Baseball has been called the Great American Pastime by many people and it is an interesting fact that the precise history of baseball is vastly unknown. Sport historians believe that it is roughly based on an English game called rounders. The game gained its popularity in the north east around the late 1700s and early 1800s. The actual name of the sport had changed several times from base, to roundball to cricket throughout the beginnings of baseball history.
In the early nineteenth century a number of cities started to form teams and leagues. The sport began to grow in popularity to the extent that the players and patrons of the game decided to formalize the specifics of the game. So in 1845 Alexander Cartwright formulated a list of rules that all teams were to follow and interestingly a number of those rules are still followed today.
According to baseball historians, Cartwright is believed to have been the actual founder of the game and not Abner Doubleday. Cartwright was a fireman who formulated the basic premise of the sport and is credited with creating the first teams that used to play in New York with other firemen. He was credited with founding the Knickerbockers Baseball Club which sculpted baseball history. He then decided to follow the riches of the California Gold Rush and started spreading the game westward. His travels helped to expand this new game throughout the country.
The very first game of record actually took place a year after Cartwright developed his team in 1846. Unfortunately his team the Knickerbockers lost to the Baseball Club in a game at the Elysian Fields in Hoboken, NJ. As word spread of this entertaining sport it became more popular and started to have many more participants. In the 1850s a number of teams in the northeast came together to discuss rules and expanding the game and in 1858 they created the National Assoc. of Baseball Players, which is recognized as the first baseball league ever formed in the history of baseball.

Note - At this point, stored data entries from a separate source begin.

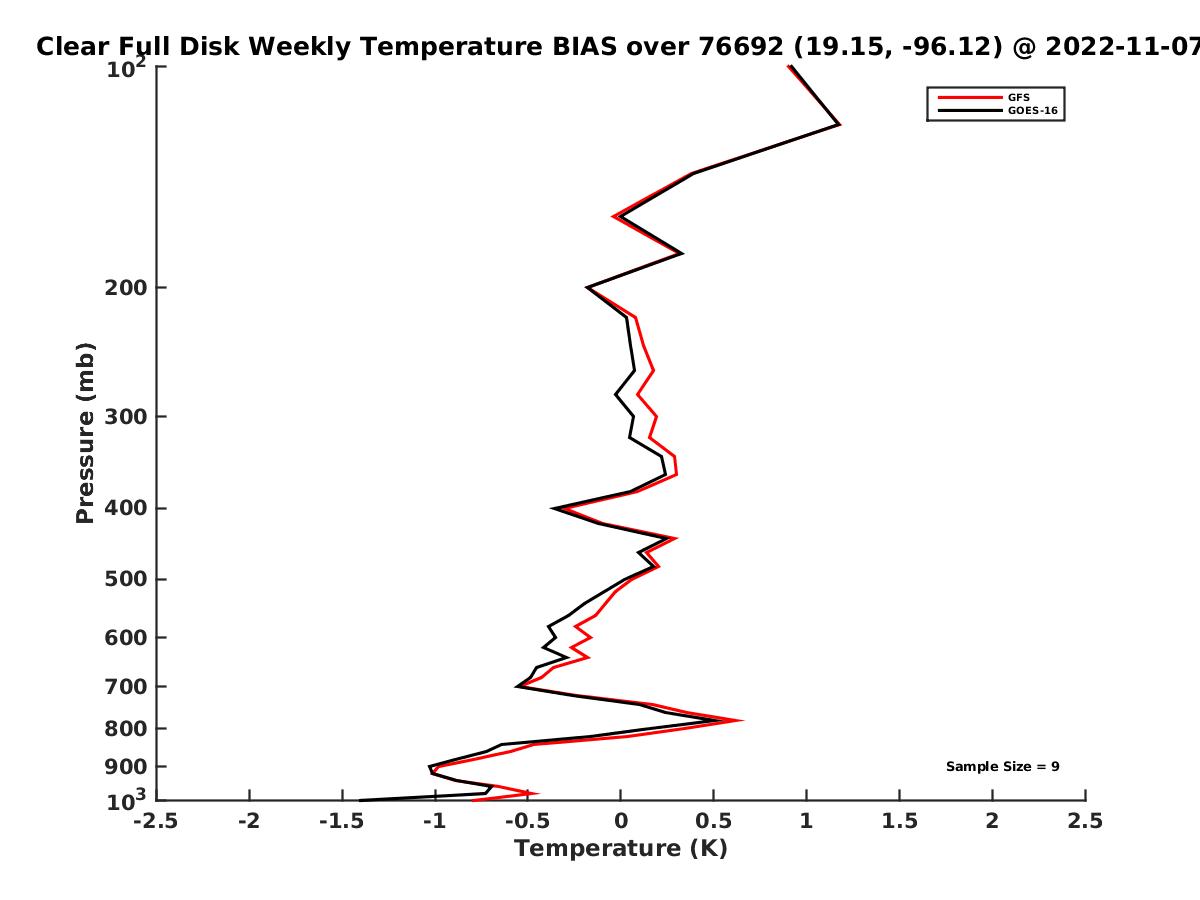 Clear Full Disk Weekly Temperature BIAS over 76692 (19.15, -96.12) @ 2022-11-07

GFS
GOES-16

Pressure (mb)

$10^2$
200
300
400
500
600
700
800
900
$10^3$

Sample Size = 9

-2.5
-2
-1.5
-1
-0.5
0
0.5
1
1.5
2
2.5

Temperature (K)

The sport blossomed in the late 1850s as membership grew from 100 to over 400 teams and then the Civil War broke out in the 1860′s. This decimated any interest in baseball as there was obviously no time for baseball. However, interestingly enough baseball began to travel to other areas throughout the country. Once the war ended the sport began to gain popularity again. Teams grew and cities throughout the country started to take an interest and began to play one another.
The NABP was initially supposed to only be comprised of amateur athletes but as with any sport it became very competitive and the best players were compensated for their efforts.

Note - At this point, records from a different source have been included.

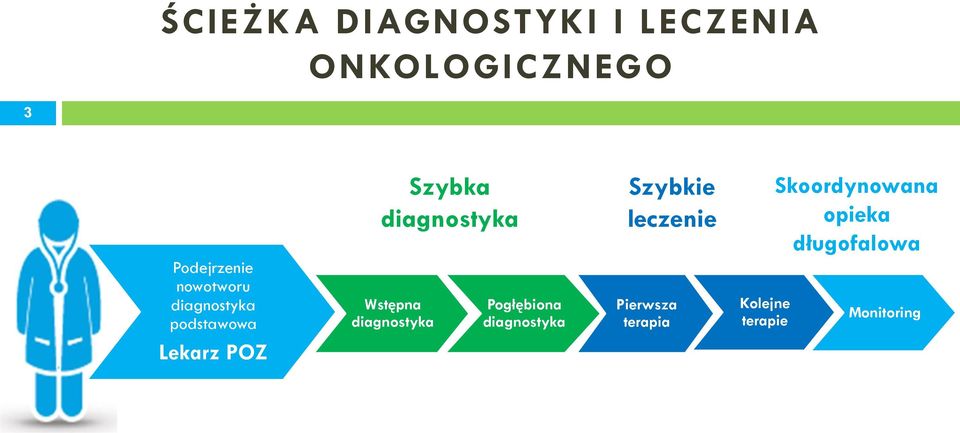 ŚCIEŻKA DIAGNOSTYKI I LECZENIA ONKOLOGICZNEGO

3

Szybka diagnostyka

Szybkie leczenie

Skoordynowana opieka długofalowa

Podejrzenie nowotworu diagnostyka podstawowa
Lekarz POZ

Wstępna diagnostyka

Pogłębiona diagnostyka

Pierwsza terapia

Kolejne terapie

Monitoring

The sport began to see change in 1869 when the Cincinnati Red Stockings (soon to be the Cincinnati Reds) decided to become the first professional team and pay their players. The Wright brothers as the owners of the team decided to recruit the greatest talent from around the country and they challenged all comers. They were so successful that they went 65 and 0. With such a small level of competition the idea of creating a completely professional league was sparked and in 1871 the National Association was developed.
In 1876 the National League was created as the National Association was dissolved. The National League which still exists today had a stronghold on all the major cities of the time and attracted the best players. In the early 1900s the American and National league were formed which as we all know still remains. These changes in the 1900s established the two leagues, the world series and began the practise of player contracts. The popularity of baseball had firmly been established and was well on its way to becoming known as the Great American Pastime.